**ZU PRÜFENDER TEXT**.
---+---

Durch die „Entgrenzung des Raumes“ entsteht eine Welt ständiger Rückkopplung. Fast jede Aktion wird durch Reaktion gestoppt. Die Ideologie der ständigen Veränderung ist letztlich ein Trugbild. Rückkopplungen sind Filter, um das Aktionspotential moderner Gesellschaften zu bändigen. So kann nur umgesetzt werden, was beherrschbar bleibt. Dieser Mechanismus ist elementar für moderne Gesellschaften, beruhen sie doch auf einer zunehmenden Kalkulation aller Risiken – volkswirtschaftlicher wie auch individueller.

Peter Sloterdijk - bei einer Buchlesung 2009

Da die Risiken durch gesellschaftliche und technische Arrangements minimiert werden, leben auch Neoliberalisten und Terroristen nur von der Illusion einer Aktion ohne Gegenwehr. Beide vertreten rückwärtsgewandten Ideologien: Die Einen in Erinnerung an Konquistadoren, die fremdes Land für Ruhm, Kirche und Gold erobern. Die Anderen, in Anlehnung an die mit monotheistischem Eifer erfassten Nomadenstämme des 7. Jahrhunderts. Sie haben Wert als Unterhaltungselemente für die saturierte Masse im „Kristallpalast“, in dem die ständig konsumierenden, Vollkasko-versicherten und letztlich gelangweilten Menschen der Ersten Welt leben. Eine wirkliche Bedrohung oder gar Erneuerung geht von beiden nicht aus. (S. 287ff.)

---+---

**ÜBUNGSAUFGABEN**.
a: Können Sie aus dem Text über Rückkopplung und Risiko die Passage von „Durch die „Entgrenzung“ bis „wie auch individueller.“ wortgetreu wiedergeben?
b: Wie ginge der Text über Rückkopplung und Risiko nach seinem letzten Satz weiter? Schreiben Sie die Fortsetzung.

**DIE DATEN**.
---+---

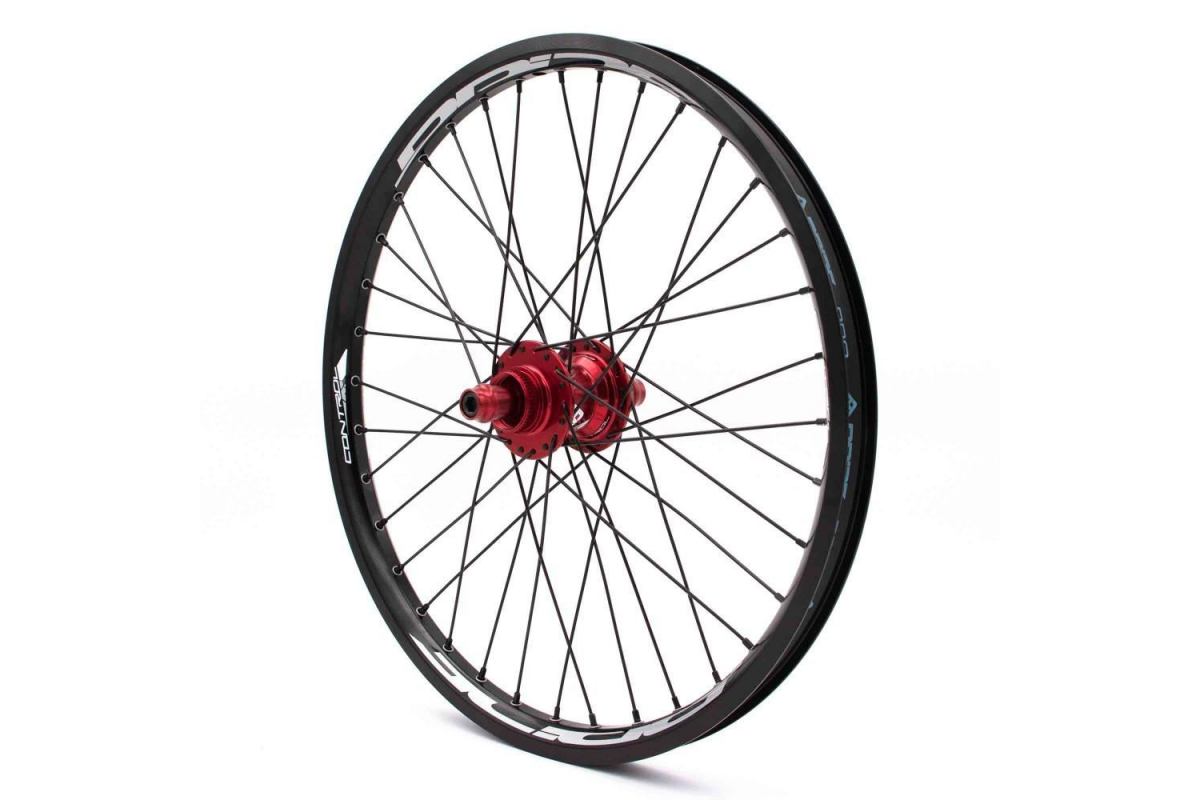 2_paire-de-roues-pride-control-pro-36h-red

---+---

**GEGEBENE ANTWORTEN**.
a:
Durch die „Entgrenzung des Raumes“ entsteht eine Welt ständiger Rückkopplung. Fast jede Aktion wird durch Reaktion gestoppt. Die Ideologie der ständigen Veränderung ist letztlich ein Trugbild. Rückkopplungen sind Filter, um das Aktionspotential moderner Gesellschaften zu bändigen. So kann nur umgesetzt werden, was beherrschbar bleibt. Dieser Mechanismus ist elementar für moderne Gesellschaften, beruhen sie doch auf einer zunehmenden Kalkulation aller Risiken – volkswirtschaftlicher wie auch individueller.

b:
Düstere Zukunft: Kristallpalast und Ausgeschlossene

Zum Ende des Buches widmet sich Sloterdijk nochmals den Beziehungen zwischen den Bewohnern des Kristallpalastes und den Ausgeschlossenen. Die us-amerikanische Gesellschaft glaubt weiterhin an die Dominanz der Initiative und verhält sich ewig gestrig. Rückkopplungen werden ihre Aktionen eindämmen. Es muss „sich nun erweisen, ob die Europäer imstande sind, sich vom Status des stillen Teilhabers US-amerikanischer Gewaltpolitik zu emanzipieren, ohne selbst den Weg zur Remilitarisierung der Beziehungen zu den Energie- und Rohstofflieferanten zu beschreiten“ (S. 390).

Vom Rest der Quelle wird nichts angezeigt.